- Designer: Frank Liu
- Publisher: MO ZI Games
- Players: 2-6
- Ages: 8+
- Time: 15-20 minutes
- Times played: 2, with preview copy provided by MO ZI
KO Heroes is a small pattern recognition game that MO ZI, a company which hails from Taiwan and which is becoming well known (to me, at least) for their strange and inventive backstories to their games. In KO Heroes, the players are minions of the Dragon Lord. It happens to be the Dragon Lord’s birthday, and all the minions decide to set up a competition of hunting heroes. You will travel into the Crimson Woods, Pink Labyrinth, Dark Forest, Emerald Plain and the Cyan Fortress and use three different magical treasures (the Mirror of Truth, the Atlas of the Realm and the Potion of Rainbow) to help find those heroes. The player who does this the best will be able to give the Dragon Lord his birthday present.
So, based on that, I’m guessing that I don’t even really need to explain the game rules, right? Just in case, let me elaborate. There are five hero tiles. They are placed in the center of the table. Each one shows a different hero. Each hero is wearing an outfit in one of the five game colors (grey, green, red, blue or pink). Additionally, each hero is standing in front of a different colored background (again in the five colors).
There is a deck of 30 hero cards which are shuffled and then dealt out evenly to the players. Any remainders are discarded from the game. The back of the card shows one of the three magical items: potion of rainbow (rainbow flask), Atlas of the Realm (paper map) or the Mirror of True (a hand-mirror). The other side of each card shows some combination of hero, colored outfit and colored background. Each player takes their cards, leaves them face down and places them in a single stack.
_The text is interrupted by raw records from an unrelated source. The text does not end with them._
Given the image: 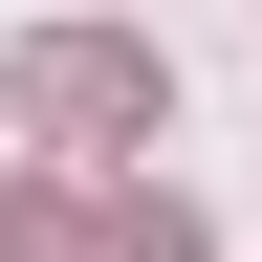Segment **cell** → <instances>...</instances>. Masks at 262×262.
I'll return each instance as SVG.
<instances>
[{"instance_id":"3957f363","label":"cell","mask_w":262,"mask_h":262,"mask_svg":"<svg viewBox=\"0 0 262 262\" xmlns=\"http://www.w3.org/2000/svg\"><path fill=\"white\" fill-rule=\"evenodd\" d=\"M0 262H88V241H66V196H0Z\"/></svg>"},{"instance_id":"7a4b0ae2","label":"cell","mask_w":262,"mask_h":262,"mask_svg":"<svg viewBox=\"0 0 262 262\" xmlns=\"http://www.w3.org/2000/svg\"><path fill=\"white\" fill-rule=\"evenodd\" d=\"M88 262H196V219H175V196H131V219H110Z\"/></svg>"},{"instance_id":"6da1fadb","label":"cell","mask_w":262,"mask_h":262,"mask_svg":"<svg viewBox=\"0 0 262 262\" xmlns=\"http://www.w3.org/2000/svg\"><path fill=\"white\" fill-rule=\"evenodd\" d=\"M22 131L131 153V131H175V66H153V44H110V22H66V44H22Z\"/></svg>"}]
</instances>
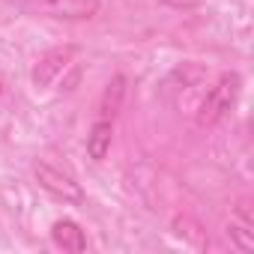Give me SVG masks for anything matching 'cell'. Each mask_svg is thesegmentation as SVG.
I'll use <instances>...</instances> for the list:
<instances>
[{
    "instance_id": "obj_3",
    "label": "cell",
    "mask_w": 254,
    "mask_h": 254,
    "mask_svg": "<svg viewBox=\"0 0 254 254\" xmlns=\"http://www.w3.org/2000/svg\"><path fill=\"white\" fill-rule=\"evenodd\" d=\"M33 177H36V183H39L51 197H57V200H63V203L78 206V203L87 200L81 183H78L69 171H63V168H57V165H51V162H36V165H33Z\"/></svg>"
},
{
    "instance_id": "obj_8",
    "label": "cell",
    "mask_w": 254,
    "mask_h": 254,
    "mask_svg": "<svg viewBox=\"0 0 254 254\" xmlns=\"http://www.w3.org/2000/svg\"><path fill=\"white\" fill-rule=\"evenodd\" d=\"M123 96H126V78L123 75H114L111 81H108V87H105V93H102V99H99V120H114V114L120 111V105H123Z\"/></svg>"
},
{
    "instance_id": "obj_2",
    "label": "cell",
    "mask_w": 254,
    "mask_h": 254,
    "mask_svg": "<svg viewBox=\"0 0 254 254\" xmlns=\"http://www.w3.org/2000/svg\"><path fill=\"white\" fill-rule=\"evenodd\" d=\"M18 9L42 18H60V21H84L99 12V0H9Z\"/></svg>"
},
{
    "instance_id": "obj_10",
    "label": "cell",
    "mask_w": 254,
    "mask_h": 254,
    "mask_svg": "<svg viewBox=\"0 0 254 254\" xmlns=\"http://www.w3.org/2000/svg\"><path fill=\"white\" fill-rule=\"evenodd\" d=\"M9 96V84H6V78H3V72H0V102H3Z\"/></svg>"
},
{
    "instance_id": "obj_4",
    "label": "cell",
    "mask_w": 254,
    "mask_h": 254,
    "mask_svg": "<svg viewBox=\"0 0 254 254\" xmlns=\"http://www.w3.org/2000/svg\"><path fill=\"white\" fill-rule=\"evenodd\" d=\"M72 57H75V48H51V51H45L33 66V84L36 87H51L63 75V69L69 66Z\"/></svg>"
},
{
    "instance_id": "obj_5",
    "label": "cell",
    "mask_w": 254,
    "mask_h": 254,
    "mask_svg": "<svg viewBox=\"0 0 254 254\" xmlns=\"http://www.w3.org/2000/svg\"><path fill=\"white\" fill-rule=\"evenodd\" d=\"M227 236H230V242L239 251H251L254 248V218H251V206L248 203H239L233 209L230 224H227Z\"/></svg>"
},
{
    "instance_id": "obj_1",
    "label": "cell",
    "mask_w": 254,
    "mask_h": 254,
    "mask_svg": "<svg viewBox=\"0 0 254 254\" xmlns=\"http://www.w3.org/2000/svg\"><path fill=\"white\" fill-rule=\"evenodd\" d=\"M239 93H242V75L239 72H224L206 93V99L200 102V111H197V126H215L221 123L233 105L239 102Z\"/></svg>"
},
{
    "instance_id": "obj_6",
    "label": "cell",
    "mask_w": 254,
    "mask_h": 254,
    "mask_svg": "<svg viewBox=\"0 0 254 254\" xmlns=\"http://www.w3.org/2000/svg\"><path fill=\"white\" fill-rule=\"evenodd\" d=\"M51 239H54V245L63 248V251H84V248H87V236H84L81 224L72 221V218L54 221V224H51Z\"/></svg>"
},
{
    "instance_id": "obj_7",
    "label": "cell",
    "mask_w": 254,
    "mask_h": 254,
    "mask_svg": "<svg viewBox=\"0 0 254 254\" xmlns=\"http://www.w3.org/2000/svg\"><path fill=\"white\" fill-rule=\"evenodd\" d=\"M111 138H114V120H93L90 135H87V156L93 162H102L111 153Z\"/></svg>"
},
{
    "instance_id": "obj_9",
    "label": "cell",
    "mask_w": 254,
    "mask_h": 254,
    "mask_svg": "<svg viewBox=\"0 0 254 254\" xmlns=\"http://www.w3.org/2000/svg\"><path fill=\"white\" fill-rule=\"evenodd\" d=\"M162 3H168V6H174V9H191V6L200 3V0H162Z\"/></svg>"
}]
</instances>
One player then uses his left hand to flip over the top card of his deck. All players then use their right hand to try to slap the correct hero tile on the board. But which hero is the right one? It’s due to a combination of the pictured hero on the newly revealed card AND the magic item on the card which is now on the top of the facedown deck.
If the Mirror is up, match the color of the clothes of the hero with that on the tile.
If the Rainbow Potion is up, match the actual hero with that on the tile
If the Map is up, match the color of the background with that on the tile.
The first player to hit the right tile wins the round and he takes the revealed card as a victory point. There is one exception to the rule – if a card comes up which is an exact match to one of the tiles, then no player should hit that matching tile. All players try to slap a non-matching tile. The first player to do so is the winner of the round. The loser of the round is either the player who hit the matching tile, or if no one did that, the last player to hit a non-matching tile. The losing player gives one of his scoring cards to the player who won the round.
The game continues until all players have only one card left in their deck. At this point, players count up there scoring cards and see who wins. There is no tiebreaker.
My thoughts on the game
This is a fast and whimsical pattern matching game. There is a strong 8-bit theme running through the game. The box looks like a Gameboy, and each of the score pile markers is a close replica of a popular game console controller. The art is also done in a pixelated 8-bit style. The blond female hero doesn’t remind me of any particular character from a video game, but it is certainly reminiscent of many NES characters.
The game plays quickly with most rounds taking about 5 seconds… It’s definitely advisable to keep to the left hand for flipping and right hand for slapping rule. It’s the fairest way to make sure that all cards are flipped the same way and that each player has the same opportunity to see the cards. The flip should be done quickly so that people can’t see the back of the next card before the hero is revealed.
I have found that it takes gamers somewhere between 1 round and maybe a full game to be able to remember the three rules for matching without having to think about it. Until you reach that point, obviously any player who can process the rules faster will have a huge advantage in the game. But, once the three rules are second nature – the playing field is leveled again.
With most of the players locally, the game has been an interesting diversion – a nice filler or closer. However, like many speed games, this one suffers from the problem of what to do when you have someone who is a pattern recognition savant (like my youngest son… or say, Joe Huber). Be prepared to lose the game 22-1-1-0 as that person will likely be able to win every round. I’d give a few points to the other players if they start to just randomly slap cards without even looking at the revealed hero in a feeble attempt to beat the savant because otherwise it’s nearly impossible to get to the right card faster.
But, that being said, it’s still a fun little game, and one that almost fits in your pocket. The rules can be explained in just a few minutes, and most gamers my age are attracted to the nostalgia of the videogames of our youth. With the right group, it’s a nice diversion with plenty of laughs and possibly a few lightly bruised hands.